Mais le succès du blog et de son patron Wittes ne tient pas seulement à sa ligne éditoriale. Le bonhomme, qui se décrit lui-même comme « un homme d'âge moyen avec un emploi de bureau qui s'entraîne raisonnablement mais pas trop non plus » est aussi capable de quelques provocations en lien avec sa passion pour les arts martiaux – qui lui vaut tout de même d'être aujourd'hui ceinture noir de taekwondo et d'aïkido. Dernièrement, il a retweeté un message adressé à Poutine qu'il avait lui-même posté en 2015. Son objet ? Proposer tout simplement au président russe de se mesurer à lui en taekwondo pour qu'il prouve à tout le monde qu'il mérite bien son titre de ceinture noire tant vanté dans les médias.

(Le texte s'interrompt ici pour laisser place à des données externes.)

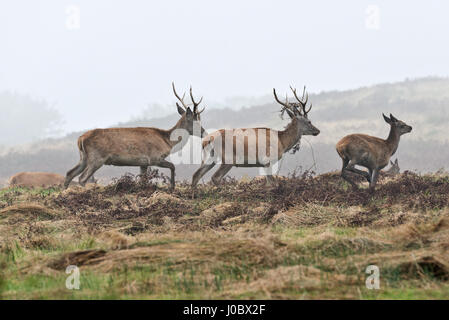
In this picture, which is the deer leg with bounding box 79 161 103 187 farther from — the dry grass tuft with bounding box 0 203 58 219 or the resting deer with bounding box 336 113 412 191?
the resting deer with bounding box 336 113 412 191

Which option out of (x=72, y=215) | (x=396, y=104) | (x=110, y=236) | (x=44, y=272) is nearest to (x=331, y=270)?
(x=44, y=272)

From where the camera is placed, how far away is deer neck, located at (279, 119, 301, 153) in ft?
53.9

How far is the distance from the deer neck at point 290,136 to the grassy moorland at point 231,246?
3.33 metres

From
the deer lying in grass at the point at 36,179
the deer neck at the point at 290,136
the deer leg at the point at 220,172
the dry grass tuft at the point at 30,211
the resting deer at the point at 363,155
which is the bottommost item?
the deer lying in grass at the point at 36,179

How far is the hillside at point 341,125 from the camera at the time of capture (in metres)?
44.8

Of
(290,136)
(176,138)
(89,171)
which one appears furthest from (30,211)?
(290,136)

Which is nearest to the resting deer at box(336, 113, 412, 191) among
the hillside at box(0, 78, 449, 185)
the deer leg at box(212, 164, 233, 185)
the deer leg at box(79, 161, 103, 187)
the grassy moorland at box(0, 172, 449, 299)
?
the grassy moorland at box(0, 172, 449, 299)

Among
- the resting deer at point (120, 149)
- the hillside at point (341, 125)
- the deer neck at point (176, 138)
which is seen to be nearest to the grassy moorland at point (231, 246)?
the resting deer at point (120, 149)

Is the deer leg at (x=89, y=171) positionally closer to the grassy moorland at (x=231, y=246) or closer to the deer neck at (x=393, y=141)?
the grassy moorland at (x=231, y=246)

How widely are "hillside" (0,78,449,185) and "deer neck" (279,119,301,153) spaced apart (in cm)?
2472

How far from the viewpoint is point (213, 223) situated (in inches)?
411

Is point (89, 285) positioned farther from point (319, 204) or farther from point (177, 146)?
point (177, 146)

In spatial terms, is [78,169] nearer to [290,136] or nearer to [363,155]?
[290,136]
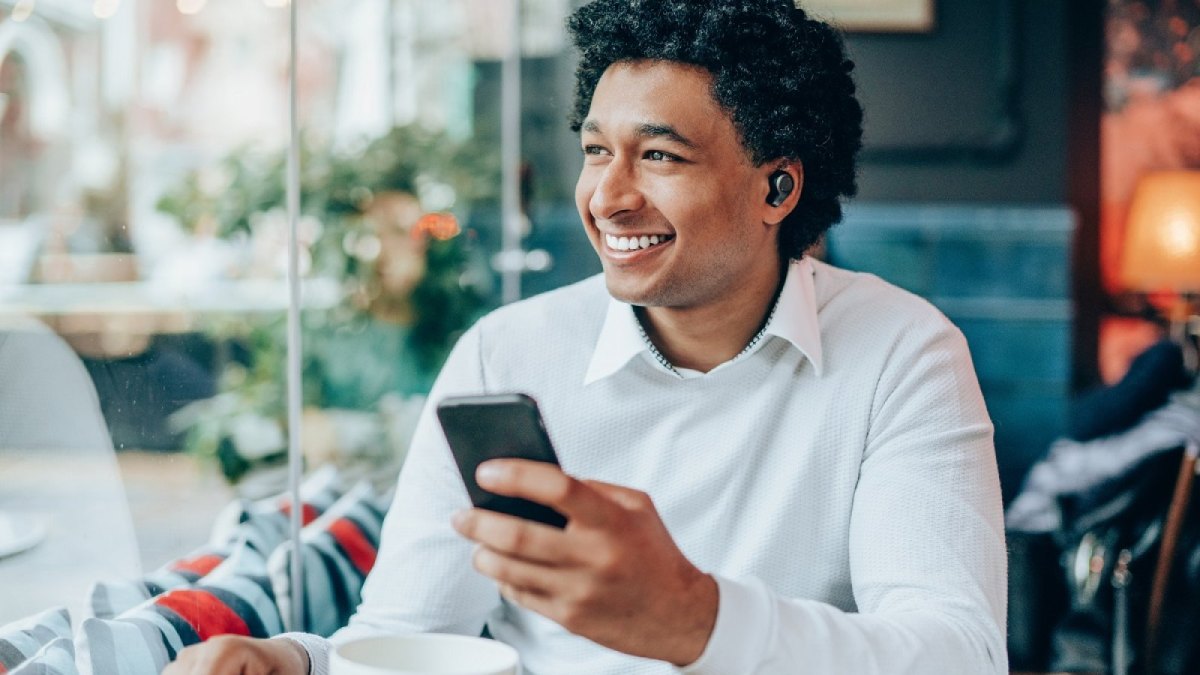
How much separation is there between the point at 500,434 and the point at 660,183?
1.98 feet

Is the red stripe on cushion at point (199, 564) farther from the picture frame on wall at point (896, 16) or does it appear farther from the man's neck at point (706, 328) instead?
the picture frame on wall at point (896, 16)

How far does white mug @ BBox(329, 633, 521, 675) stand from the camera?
802 millimetres

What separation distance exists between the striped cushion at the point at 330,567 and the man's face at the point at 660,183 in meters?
0.76

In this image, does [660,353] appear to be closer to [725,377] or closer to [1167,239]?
[725,377]

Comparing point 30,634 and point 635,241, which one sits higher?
point 635,241

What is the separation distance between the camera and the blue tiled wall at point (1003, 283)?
174 inches

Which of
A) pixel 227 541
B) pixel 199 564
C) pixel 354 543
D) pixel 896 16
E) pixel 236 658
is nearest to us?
pixel 236 658

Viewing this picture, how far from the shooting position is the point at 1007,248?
4453 mm

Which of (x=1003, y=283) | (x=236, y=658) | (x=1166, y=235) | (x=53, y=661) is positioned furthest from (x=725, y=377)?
(x=1166, y=235)

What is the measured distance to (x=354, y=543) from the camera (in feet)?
6.53

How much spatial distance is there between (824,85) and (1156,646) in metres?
1.72

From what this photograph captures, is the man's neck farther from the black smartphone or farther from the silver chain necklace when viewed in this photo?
the black smartphone

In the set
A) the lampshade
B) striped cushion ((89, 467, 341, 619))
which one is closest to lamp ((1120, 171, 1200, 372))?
the lampshade

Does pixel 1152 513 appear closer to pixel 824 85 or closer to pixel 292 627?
pixel 824 85
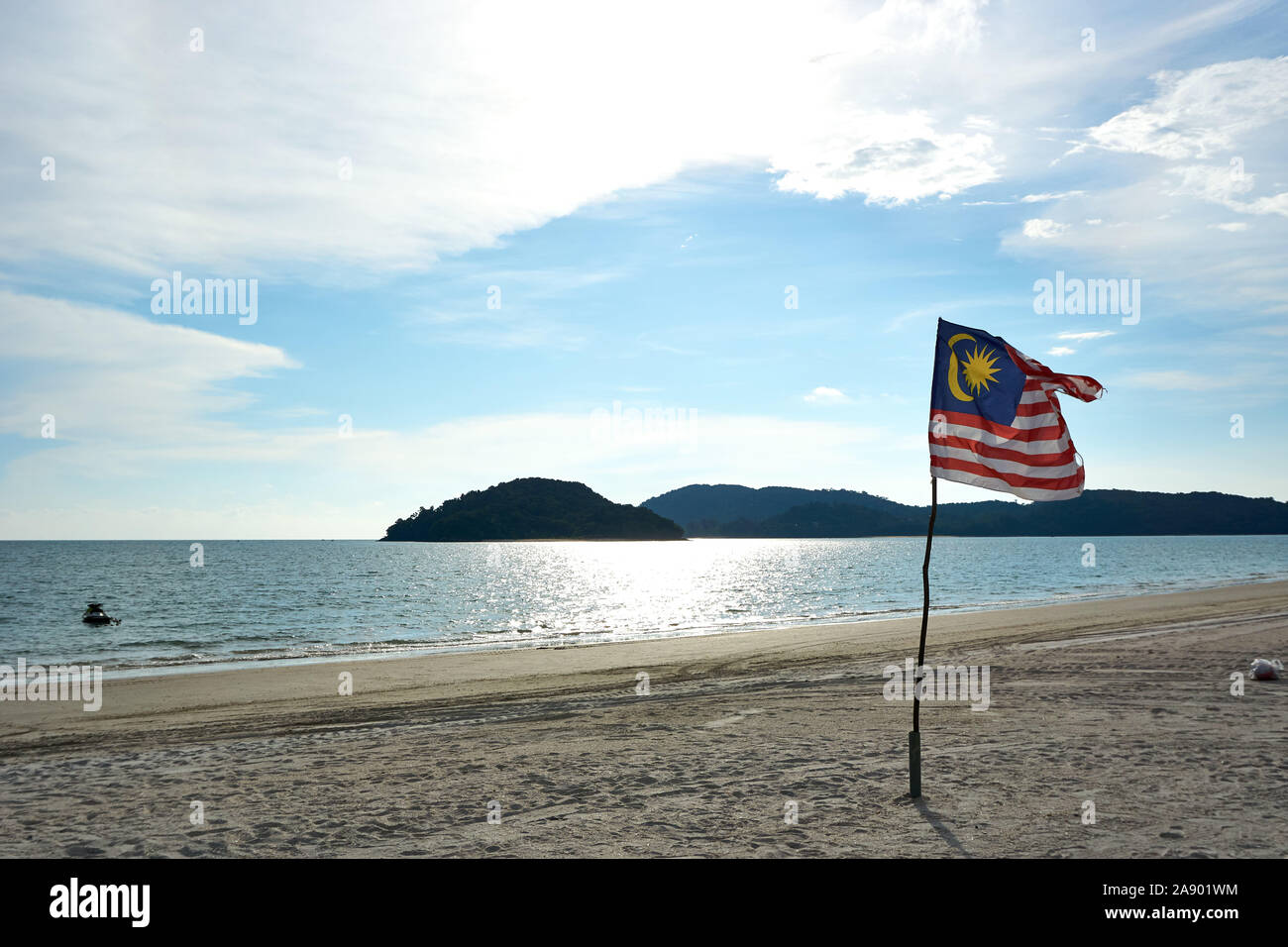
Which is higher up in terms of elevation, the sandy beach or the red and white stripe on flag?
the red and white stripe on flag

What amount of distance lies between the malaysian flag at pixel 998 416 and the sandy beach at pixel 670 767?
328 centimetres

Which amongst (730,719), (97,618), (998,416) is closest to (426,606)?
(97,618)

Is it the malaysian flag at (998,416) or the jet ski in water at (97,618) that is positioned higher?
the malaysian flag at (998,416)

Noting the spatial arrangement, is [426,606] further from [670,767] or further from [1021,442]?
[1021,442]

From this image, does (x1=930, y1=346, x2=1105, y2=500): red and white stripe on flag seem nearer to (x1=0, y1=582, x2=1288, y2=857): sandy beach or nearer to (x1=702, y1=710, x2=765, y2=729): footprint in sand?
(x1=0, y1=582, x2=1288, y2=857): sandy beach

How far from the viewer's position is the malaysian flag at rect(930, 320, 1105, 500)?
25.7 ft

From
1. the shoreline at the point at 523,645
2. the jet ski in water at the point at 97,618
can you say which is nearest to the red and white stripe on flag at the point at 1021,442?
the shoreline at the point at 523,645

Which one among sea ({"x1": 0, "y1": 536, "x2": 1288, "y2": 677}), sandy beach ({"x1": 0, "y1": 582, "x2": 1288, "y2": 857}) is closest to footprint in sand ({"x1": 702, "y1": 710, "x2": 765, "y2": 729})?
sandy beach ({"x1": 0, "y1": 582, "x2": 1288, "y2": 857})

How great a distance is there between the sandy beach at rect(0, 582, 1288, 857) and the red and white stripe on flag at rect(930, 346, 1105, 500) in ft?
10.6

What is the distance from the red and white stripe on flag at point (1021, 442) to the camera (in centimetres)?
784

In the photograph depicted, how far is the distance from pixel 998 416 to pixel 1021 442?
33 centimetres

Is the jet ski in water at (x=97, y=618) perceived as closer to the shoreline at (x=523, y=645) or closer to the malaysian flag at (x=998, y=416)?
the shoreline at (x=523, y=645)
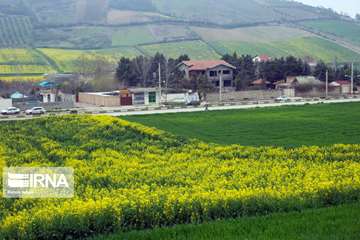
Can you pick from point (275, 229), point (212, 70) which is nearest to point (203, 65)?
point (212, 70)

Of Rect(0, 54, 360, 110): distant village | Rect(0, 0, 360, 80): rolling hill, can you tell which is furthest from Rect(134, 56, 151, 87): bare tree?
Rect(0, 0, 360, 80): rolling hill

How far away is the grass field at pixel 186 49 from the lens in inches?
3873

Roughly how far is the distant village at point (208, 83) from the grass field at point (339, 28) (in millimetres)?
56647

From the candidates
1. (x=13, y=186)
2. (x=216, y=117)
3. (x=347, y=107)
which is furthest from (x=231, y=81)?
(x=13, y=186)

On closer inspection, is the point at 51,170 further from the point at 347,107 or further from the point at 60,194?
the point at 347,107

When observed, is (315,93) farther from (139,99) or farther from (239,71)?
(139,99)

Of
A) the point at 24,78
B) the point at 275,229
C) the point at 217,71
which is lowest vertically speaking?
the point at 275,229

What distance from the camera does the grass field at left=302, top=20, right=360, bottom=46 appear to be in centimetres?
12638

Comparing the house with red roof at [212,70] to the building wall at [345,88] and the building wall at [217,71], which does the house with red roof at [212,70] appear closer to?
the building wall at [217,71]

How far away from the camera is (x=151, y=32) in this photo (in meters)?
117

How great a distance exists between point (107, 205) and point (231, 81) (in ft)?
187

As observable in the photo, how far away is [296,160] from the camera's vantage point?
18531mm

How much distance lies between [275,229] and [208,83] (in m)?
52.5

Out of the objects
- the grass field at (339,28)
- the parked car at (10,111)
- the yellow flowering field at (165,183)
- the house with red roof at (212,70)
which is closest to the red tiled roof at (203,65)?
the house with red roof at (212,70)
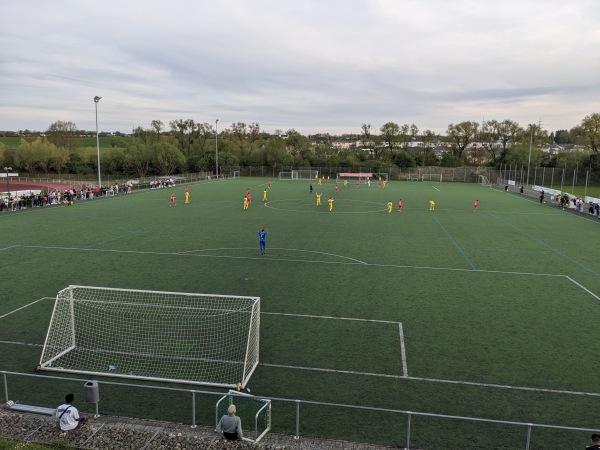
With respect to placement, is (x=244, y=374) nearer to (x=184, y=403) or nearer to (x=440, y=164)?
(x=184, y=403)

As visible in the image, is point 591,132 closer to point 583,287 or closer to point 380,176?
point 380,176

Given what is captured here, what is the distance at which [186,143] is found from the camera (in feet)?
398

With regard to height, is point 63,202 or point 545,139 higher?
point 545,139

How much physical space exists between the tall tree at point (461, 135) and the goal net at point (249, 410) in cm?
11952

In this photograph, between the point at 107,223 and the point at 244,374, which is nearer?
the point at 244,374

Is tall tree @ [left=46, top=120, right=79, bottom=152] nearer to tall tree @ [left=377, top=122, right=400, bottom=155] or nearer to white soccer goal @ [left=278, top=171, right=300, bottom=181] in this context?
white soccer goal @ [left=278, top=171, right=300, bottom=181]

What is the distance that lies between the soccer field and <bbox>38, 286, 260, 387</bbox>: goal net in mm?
672

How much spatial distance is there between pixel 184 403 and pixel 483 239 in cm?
2338

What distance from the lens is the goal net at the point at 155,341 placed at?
1138cm

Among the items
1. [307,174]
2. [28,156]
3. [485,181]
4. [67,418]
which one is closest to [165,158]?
[28,156]

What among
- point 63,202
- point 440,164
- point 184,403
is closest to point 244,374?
point 184,403

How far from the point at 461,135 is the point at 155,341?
118 meters

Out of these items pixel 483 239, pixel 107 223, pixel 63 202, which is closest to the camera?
pixel 483 239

Car pour Wittes, ce statut d'expert en arts martiaux attribué à Poutine ne va pas de soi. Les dizaines de vidéos montrant le président russe mettre une misère à ses adversaires sur les tatamis et les photos de lui, torse nu bombé à califourchon sur son cheval, ne constituent pas des preuves suffisantes à son goût. Mieux, Wittes accuse Poutine d'être « un escroc des arts martiaux qui affronte seulement des gens qui craignent son pouvoir et qui acceptent de se faire battre. » Une seule façon pour lui de prouver le contraire : « Combattez-moi, je ne suis qu'un journaliste déjà un peu âgé prêt à en découdre, n'importe où et n'importe quand, du moment que c'est à un endroit où vous n'avez aucune autorité pour m'arrêter. Tout pour couper court à l'écriture de votre roman viriliste dont vous êtes le héros. »

Selon Wittes, cette construction médiatique d'un Poutine doué pour le combat n'est pas simplement guidée par un narcissisme exacerbé. Elle relève aussi d'un programme propagandiste savamment élaboré pour consolider son emprise sur la Russie et se présenter sous un jour menaçant face aux autres grandes puissances mondiales. « Tout cela rentre dans la même logique que les agressions envers les pays voisins de la Russie, la répression engagée contre les communautés LGBTQ ou contre les opposants politiques », écrivait carrément Wittes en 2015, pour qui cette attitude de « mec dur » permet à Poutine d'asseoir son autorité et sa virilité, et donc l'obéissance et la docilité de son peuple.

Etonnamment, Poutine n'a jamais répondu aux avances de Wittes, ce qui a eu le don d'énerver le journaliste. Samedi, il a donc réitéré sa proposition de combat. Peut-être aura-t-il l'honneur d'affronter le président russe, maintenant que ce dernier a aidé Trump à accéder au pouvoir tout en convaincant le président américain de créer une unité commune de cyber-sécurité, Poutine a remporté toutes les victoires dont il avait besoin. Peut-être qu'à la manière d'Alexandre Le Grand, constamment à la recherches de nouvelles batailles à remporter, Poutine acceptera ce combat. Juste pour tromper son ennui.